So I have two American Express cards with very high limits. Due to an unexpected event, I maxed them out, but paid them off in a few weeks - one before the statement date. My score dropped 100 points. Even though it’s still high. I have never been late on anything, and have no mortgage or car payment. I’m wondering why it won’t go back up as fast as it went down.
When I paid off my house, my score dropped.
When I paid off my car, my score dropped.
To me, I’d be a good credit risk because I don’t have those bills anymore, but instead, the weird math algorithm of credit scores drops you.
Many months after each event, the score rose again, but never to where it was.
Charges are reported when the billing period closes. If you pay the charges off before the billing period closes, i.e. before you receive a statement with the purchase listed, you would likely see little effect on your score. However, if you receive the statement, and then pay them off before the due date, you will get dinged for using 100% of the available credit because you paid after it was reported to the credit bureaus.

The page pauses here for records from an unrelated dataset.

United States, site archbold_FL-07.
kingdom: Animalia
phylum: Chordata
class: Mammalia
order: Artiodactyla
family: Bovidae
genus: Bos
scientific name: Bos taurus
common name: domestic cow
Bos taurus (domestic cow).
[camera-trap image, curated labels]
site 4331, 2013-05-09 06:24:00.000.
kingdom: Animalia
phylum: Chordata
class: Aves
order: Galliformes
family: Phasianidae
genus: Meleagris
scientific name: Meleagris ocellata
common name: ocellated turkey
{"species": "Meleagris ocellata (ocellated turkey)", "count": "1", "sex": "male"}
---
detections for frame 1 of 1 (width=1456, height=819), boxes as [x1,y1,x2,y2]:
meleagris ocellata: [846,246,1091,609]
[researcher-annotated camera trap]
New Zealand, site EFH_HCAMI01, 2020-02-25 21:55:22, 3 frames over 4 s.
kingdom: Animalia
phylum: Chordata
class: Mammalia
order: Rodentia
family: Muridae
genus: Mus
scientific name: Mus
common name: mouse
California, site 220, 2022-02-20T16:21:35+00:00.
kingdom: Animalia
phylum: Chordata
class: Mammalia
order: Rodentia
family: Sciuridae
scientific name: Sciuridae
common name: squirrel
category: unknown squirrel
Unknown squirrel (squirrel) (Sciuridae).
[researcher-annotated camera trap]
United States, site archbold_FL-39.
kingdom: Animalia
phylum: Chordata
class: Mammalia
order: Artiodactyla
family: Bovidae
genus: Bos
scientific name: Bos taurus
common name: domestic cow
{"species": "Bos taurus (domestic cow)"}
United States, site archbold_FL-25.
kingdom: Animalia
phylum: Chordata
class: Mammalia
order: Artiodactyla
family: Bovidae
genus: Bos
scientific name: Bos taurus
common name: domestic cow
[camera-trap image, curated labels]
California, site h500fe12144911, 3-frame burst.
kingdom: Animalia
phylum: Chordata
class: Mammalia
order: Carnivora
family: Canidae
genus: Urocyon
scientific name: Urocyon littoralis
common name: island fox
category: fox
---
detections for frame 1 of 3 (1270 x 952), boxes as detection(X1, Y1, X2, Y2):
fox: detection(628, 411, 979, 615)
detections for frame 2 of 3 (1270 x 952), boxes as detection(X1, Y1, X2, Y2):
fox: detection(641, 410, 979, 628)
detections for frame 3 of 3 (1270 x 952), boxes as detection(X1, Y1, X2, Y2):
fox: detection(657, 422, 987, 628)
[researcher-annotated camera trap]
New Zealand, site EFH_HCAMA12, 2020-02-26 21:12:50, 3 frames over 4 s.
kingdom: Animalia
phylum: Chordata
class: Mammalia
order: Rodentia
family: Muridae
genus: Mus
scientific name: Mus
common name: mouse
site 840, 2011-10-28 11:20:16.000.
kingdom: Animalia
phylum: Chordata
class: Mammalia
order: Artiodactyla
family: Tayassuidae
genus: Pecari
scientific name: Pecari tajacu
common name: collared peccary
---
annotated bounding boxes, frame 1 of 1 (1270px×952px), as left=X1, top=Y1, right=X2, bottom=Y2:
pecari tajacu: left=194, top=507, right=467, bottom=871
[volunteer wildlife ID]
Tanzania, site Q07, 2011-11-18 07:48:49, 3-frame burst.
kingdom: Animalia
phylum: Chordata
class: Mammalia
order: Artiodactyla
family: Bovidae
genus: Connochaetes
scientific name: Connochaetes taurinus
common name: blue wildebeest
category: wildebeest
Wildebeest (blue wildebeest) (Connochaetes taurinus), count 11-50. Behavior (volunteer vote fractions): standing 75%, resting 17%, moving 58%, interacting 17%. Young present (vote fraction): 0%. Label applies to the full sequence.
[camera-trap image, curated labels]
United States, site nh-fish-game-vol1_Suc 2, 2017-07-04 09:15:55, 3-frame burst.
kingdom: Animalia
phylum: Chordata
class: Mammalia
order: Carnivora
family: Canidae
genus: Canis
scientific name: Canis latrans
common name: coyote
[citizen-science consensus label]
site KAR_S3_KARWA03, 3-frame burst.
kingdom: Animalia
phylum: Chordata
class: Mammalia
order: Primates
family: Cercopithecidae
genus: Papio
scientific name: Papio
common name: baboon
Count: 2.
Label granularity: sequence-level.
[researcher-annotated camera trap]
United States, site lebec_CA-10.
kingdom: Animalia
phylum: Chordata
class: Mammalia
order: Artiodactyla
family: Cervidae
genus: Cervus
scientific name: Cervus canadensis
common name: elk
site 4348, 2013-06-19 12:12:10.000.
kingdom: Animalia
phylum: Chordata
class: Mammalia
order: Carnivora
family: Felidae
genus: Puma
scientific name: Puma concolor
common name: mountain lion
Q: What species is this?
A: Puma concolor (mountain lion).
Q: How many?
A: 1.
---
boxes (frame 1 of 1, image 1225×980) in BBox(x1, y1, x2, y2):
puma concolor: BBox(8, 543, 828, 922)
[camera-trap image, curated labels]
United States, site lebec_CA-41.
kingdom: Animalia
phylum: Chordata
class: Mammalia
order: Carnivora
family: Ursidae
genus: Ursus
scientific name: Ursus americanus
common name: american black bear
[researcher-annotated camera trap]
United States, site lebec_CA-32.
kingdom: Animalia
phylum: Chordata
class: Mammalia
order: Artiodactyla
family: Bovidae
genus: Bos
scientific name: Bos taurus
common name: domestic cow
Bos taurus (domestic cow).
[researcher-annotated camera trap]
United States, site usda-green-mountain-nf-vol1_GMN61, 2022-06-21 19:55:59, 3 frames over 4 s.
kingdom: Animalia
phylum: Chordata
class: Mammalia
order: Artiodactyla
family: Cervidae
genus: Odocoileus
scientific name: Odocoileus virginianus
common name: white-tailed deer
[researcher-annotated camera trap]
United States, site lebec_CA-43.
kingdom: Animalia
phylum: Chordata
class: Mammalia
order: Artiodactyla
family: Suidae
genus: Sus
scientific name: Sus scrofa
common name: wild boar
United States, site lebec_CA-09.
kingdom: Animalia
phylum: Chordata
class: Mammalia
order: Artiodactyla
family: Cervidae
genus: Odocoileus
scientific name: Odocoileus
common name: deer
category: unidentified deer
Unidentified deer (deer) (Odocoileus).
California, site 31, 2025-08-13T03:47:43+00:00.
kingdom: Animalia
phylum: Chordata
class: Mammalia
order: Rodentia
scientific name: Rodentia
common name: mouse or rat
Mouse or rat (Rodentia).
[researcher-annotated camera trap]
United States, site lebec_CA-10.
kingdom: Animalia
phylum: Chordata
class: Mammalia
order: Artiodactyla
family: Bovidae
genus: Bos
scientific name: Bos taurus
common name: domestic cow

How long has your score remained lower? The credit card company reports new balances monthly. I have seen estimates of up to 2-3 months for the credit score to revert to prior levels.
If you’re not planning to apply for a loan does it matter? I’m simply asking your opinion. I recently cancelled a credit card. As a result my credit score dropped. Doesn’t really affect me since I have no plans to apply for a loan, and my credit score is still in the 800’s. Thoughts?
In some cases credit scores can be a considered in insurance, employment or housing decisions. A score in the 800’s would be “welcome” for those situations.